Aujourd'hui, en fin d'après-midi, je suis allée voir Melancholia, le dernier film de Lars Von Trier. Ne lisez cet article que si vous l'avez déjà vu ou bien il se peut que je vous ponde un vilain spoiler. J'y suis allée sans avoir lu le synopsis, sans avoir même suivi les récompenses qu'il a reçu au festival de Cannes, j'étais un peu à la rue. J'avais juste envie de le voir, parce que Kirsten Dunst et Charlotte Gainsbourg, et je ne suis pas nécessairement une grande admiratrice de cinéma d'art et d'essai. Je savais juste qu'il y avait une histoire de dépression et de mariage, rien de plus. J'ai donc été totalement surprise de voir qu'il s'agissait également d'une histoire d'apocalypse. D'ailleurs, à propos de fin du monde, je dirais qu'après avoir vu Melancholia, des films comme 2012 ou Prédictions sont une insulte au genre, enfin même s'il n'est pas utile de voir du Lars Von Trier pour s'en rendre compte.
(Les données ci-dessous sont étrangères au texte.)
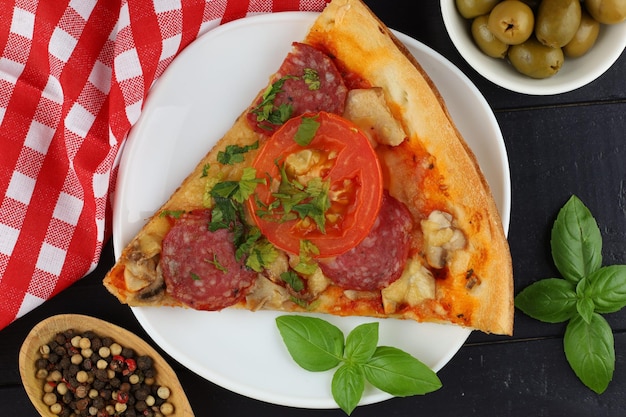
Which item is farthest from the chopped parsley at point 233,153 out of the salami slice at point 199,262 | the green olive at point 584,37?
the green olive at point 584,37

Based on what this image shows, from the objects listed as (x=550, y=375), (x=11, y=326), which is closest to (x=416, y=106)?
(x=550, y=375)

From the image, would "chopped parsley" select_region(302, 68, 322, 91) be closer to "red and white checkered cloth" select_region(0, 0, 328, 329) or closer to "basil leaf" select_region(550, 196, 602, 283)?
"red and white checkered cloth" select_region(0, 0, 328, 329)

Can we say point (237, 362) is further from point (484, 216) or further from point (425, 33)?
point (425, 33)

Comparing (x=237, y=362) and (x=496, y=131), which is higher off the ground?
(x=496, y=131)

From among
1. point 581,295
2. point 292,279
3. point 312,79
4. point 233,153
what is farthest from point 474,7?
point 581,295

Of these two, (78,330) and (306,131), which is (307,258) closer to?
(306,131)

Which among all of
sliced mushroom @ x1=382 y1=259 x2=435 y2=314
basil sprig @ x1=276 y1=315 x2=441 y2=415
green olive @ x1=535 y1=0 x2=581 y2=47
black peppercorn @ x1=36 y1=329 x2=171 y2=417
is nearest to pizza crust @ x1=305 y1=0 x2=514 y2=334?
sliced mushroom @ x1=382 y1=259 x2=435 y2=314

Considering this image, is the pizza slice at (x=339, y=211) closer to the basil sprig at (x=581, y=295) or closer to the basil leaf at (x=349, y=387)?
the basil leaf at (x=349, y=387)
J'ai du mal à parler de ce film parce qu'il m'a fait un très, très, très gros effet bœuf. Quand il s'est terminé, les choses se sont mélangées dans ma tête. Je me suis demandé si le spectateur lambda allait se démener pour trouver une explication, s'il allait se creuser la cervelle pour sortir une analyse complète, où il fallait voir des métaphores et des trucs et des machins... et puis je crois qu'il faut rester subjectif et voir ce qu'on a envie de voir, même s'il est peut-être plus logique de voir de la science-fiction.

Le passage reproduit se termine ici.